Thursday, December 24, 2009

GROTE PROBLEMEN DOOR SUPERSNEEUWSTORM VS.. ( bbc)


Massive Christmas winter storm arrives in US Midwest

More than 260 flights from Chicago have been cancelled

A "humongous" winter storm is spreading across the US Midwest, forecasters say, already affecting holiday travel and cutting power to hundreds of homes.

The worst of the storm is expected to hit late on Thursday and dump up to 2ft (61 cm) of snow by Christmas Day.

Icy roads were blamed for the deaths of six motorists in Nebraska, Kansas and New Mexico, while more than 260 flights from Chicago's airport were cancelled.

The US East Coast is still recovering from a record snowfall last weekend.

Tens of thousands of customers in West Virginia and Virginia are still without power.


ANALYSIS
From the BBC Weather Centre


The storm system developed across western parts of the US producing dust storms across the desert areas of California and Arizona.


The same system is now currently across the Midwest and is generating severe blizzards from Kansas to Minnesota.


As the system pushes eastwards forecasters expect an ice storm to affect large parts of the interior of the north-east US during Christmas Day and Boxing Day.
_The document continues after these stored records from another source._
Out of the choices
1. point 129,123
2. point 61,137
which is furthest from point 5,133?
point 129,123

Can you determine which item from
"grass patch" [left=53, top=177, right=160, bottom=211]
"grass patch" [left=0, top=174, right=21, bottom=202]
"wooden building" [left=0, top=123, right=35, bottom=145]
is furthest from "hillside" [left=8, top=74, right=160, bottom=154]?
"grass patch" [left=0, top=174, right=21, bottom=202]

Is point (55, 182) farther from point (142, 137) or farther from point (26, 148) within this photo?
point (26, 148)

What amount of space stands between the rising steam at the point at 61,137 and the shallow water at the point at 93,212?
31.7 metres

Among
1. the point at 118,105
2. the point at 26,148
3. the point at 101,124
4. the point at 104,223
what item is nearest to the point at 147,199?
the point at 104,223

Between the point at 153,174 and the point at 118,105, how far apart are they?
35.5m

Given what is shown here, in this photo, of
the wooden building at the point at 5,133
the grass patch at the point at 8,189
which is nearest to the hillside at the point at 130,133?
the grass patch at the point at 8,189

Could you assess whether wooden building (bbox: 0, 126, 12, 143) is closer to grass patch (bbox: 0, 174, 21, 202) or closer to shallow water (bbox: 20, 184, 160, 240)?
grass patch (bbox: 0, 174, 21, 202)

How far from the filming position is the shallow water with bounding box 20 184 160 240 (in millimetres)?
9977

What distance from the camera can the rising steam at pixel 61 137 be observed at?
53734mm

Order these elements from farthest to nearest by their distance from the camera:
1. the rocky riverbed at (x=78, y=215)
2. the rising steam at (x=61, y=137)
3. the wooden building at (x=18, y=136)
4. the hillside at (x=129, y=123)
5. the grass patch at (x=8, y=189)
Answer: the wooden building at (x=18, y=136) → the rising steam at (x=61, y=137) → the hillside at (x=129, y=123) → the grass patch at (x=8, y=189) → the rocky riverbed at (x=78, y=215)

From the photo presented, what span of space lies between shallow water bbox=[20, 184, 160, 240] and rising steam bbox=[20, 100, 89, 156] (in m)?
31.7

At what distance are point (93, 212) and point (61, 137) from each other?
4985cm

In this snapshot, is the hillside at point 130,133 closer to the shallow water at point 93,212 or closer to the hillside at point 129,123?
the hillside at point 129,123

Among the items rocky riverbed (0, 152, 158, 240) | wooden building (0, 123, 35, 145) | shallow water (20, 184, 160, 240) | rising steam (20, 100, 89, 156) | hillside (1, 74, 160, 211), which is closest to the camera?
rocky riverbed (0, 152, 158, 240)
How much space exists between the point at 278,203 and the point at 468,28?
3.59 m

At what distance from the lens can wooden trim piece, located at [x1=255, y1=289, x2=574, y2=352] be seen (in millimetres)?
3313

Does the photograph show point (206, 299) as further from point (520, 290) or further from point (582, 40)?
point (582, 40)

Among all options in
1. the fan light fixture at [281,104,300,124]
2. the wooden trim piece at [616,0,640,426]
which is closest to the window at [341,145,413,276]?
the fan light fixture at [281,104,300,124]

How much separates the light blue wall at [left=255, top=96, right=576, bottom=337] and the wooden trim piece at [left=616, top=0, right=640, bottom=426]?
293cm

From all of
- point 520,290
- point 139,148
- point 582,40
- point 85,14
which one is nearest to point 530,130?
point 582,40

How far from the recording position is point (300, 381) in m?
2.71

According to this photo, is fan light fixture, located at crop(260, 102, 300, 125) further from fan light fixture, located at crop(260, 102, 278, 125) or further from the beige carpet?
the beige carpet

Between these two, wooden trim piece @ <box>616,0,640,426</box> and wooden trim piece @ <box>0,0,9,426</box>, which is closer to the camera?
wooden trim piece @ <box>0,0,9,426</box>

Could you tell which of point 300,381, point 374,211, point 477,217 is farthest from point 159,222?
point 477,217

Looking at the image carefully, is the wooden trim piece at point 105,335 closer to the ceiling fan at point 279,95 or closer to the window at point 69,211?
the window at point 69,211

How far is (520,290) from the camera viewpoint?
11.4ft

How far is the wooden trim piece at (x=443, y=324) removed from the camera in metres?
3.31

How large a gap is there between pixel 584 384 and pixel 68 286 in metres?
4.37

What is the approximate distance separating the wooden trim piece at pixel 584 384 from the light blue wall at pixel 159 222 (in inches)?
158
Although the storm is severe, winter storms are not uncommon in the USA during the winter months.
The latest storm began in the south-west on Tuesday, causing blizzard-like conditions and travel chaos, before spreading to the east and north.

"There's just a humongous storm moving across the centre of the country, basically from the Canadian border to Texas and spreading from west Colorado to Illinois," Pat Slattery, a spokesman for the National Weather Service, told AFP news agency.

"We would recommend that people if at all possible postpone their travel plans just to be on the safe side," he said. "This is not a storm to be messed with."

The biggest accumulations of snow were expected from eastern Nebraska to the Upper Mississippi Valley. Freezing rain was possible across parts of Kansas, Nebraska, Iowa, Illinois and Indiana, forecasters said.

South of the storm system, heavy thunderstorms will produce flooding across Texas and into the Ohio Valley, they warned.

More than 1,300 customers were without power in Iowa with temperatures hovering around freezing on Thursday, the Iowa Association of Electric Co-operatives said.

The governor of South Dakota issued a state of emergency even before the storm hit, and urged residents to stay off the roads until the storm passed.